Merck, puis Pfizer, finissent par approcher la start-up. Pfizer en 2004, fait un premier essai de partenarait avec elle. Le leader mondial de la pharmacie et la biotech travaillent ensemble pendant un an sur un médicament contre le glaucome. Finalement, ils élargissent leur partenariat à l'ensemble de l'ophtalmologie. Pour le naproxcinod, Nicox attend de trouver le partenaire idéal, ce que lui permettent ses récentes fortunes financières.Contrairement à de nombreuses biotechs qui se contentent de vendre des molécules, elle compte bien accompagner ses médicaments jusqu'à leur commercialisation. " C'est el sens des accords que nous avons signés avec Merck récemment", confirme le PDG. La petite biotech travaille avec le grand laboratoire sur des traitements de l'hypertension. En 2006, Merck s'est garanti auprès de Nicox les droits exclusifs du développement de ces médicaments, moyennant un paiement initial de 9 millions d'euros. Mais Nicox se réserve la possibilité de les copromouvoir dans certains pays. " Si vous regardez les biotech qui ont survécu, toutes se sont transformées en sociétés commerciales" note Garufi." Par contre, leurs marchés sont souvent plus restreints que le notre. Elles ciblent plutôt les maladies orphelines ou soignées dans 10 ou 20 centres thérapeutiques à l'échelle d'un pays. Notre problème est que nousnous adressons à des marchés énormes. Notre modèle ne peut être exactement le même." A la fin de l'année, nicox emploiera un peu moins de 100 personnes, essentiellement en R&D, finance, et business-development. Comment une start-up de ce gabarit parviendra-t-elle à mobiliser une force de vente digne de rivaliser avec les armées innombrables des big pharma ? Ce derniers maîtrisent le marché, employant des dizaines de visiteurs médicaux." On peut le faire avec des forces de vente ciblées sur les spécialistes : cardiologues ( pour les molécules développées avec Merck ), rhumatologues ( pour le naproxcinod)...Ce sont eux qui lancent les nouveaux médicaments, avant que les généralistes ne commencent à les prescrire", prévoit Michele Garufi. Par son expérience professionnelle, il est lui-même un homme de partenariats et de marketing : il s'est chargé des politiques de licensing et de développement de filiales à l'international de plusieurs laboratoires.

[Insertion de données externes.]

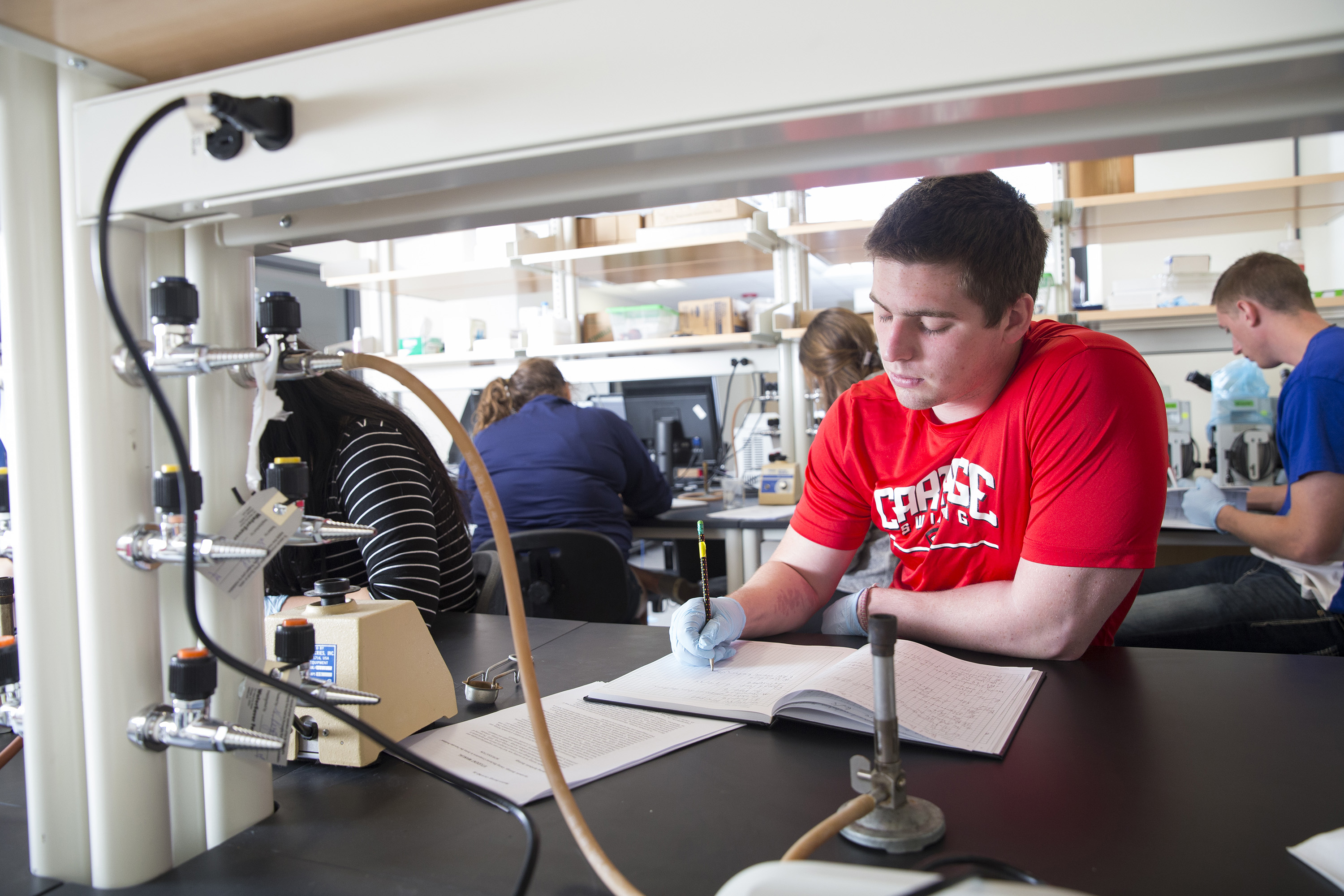 Early and often in their time at Carthage, students are challenged to perform original study unde...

--------La mutation du business-model

Pour la start-up, l'accès à son marché passe par un tournant en épingle à cheveux, un véritable changement de modèle qui se négocie 2 ans avant le lancement de la première molécule. Il lui faudra se présenter à tous les congrès pour faire connaître ses travaux, avant de songer à la phase de commercialisation elle-même." Les petites sociétés sous-estiment ces défis, les mésaventures de Nitromed ou de CVTerapeutics le montrent. Avec des ventes très inférieures aux prévisions, vous risquez de succomber aux frais commerciaux. quand vous entretenez une force de vente de 200 personnes, les compteur tourne...Ce n'est pas une transformation qui se fait en 6 mois. Nous avons déjà commencé à y réfléchir, pour devenir une société commerciale, à l'horizon fin 2008.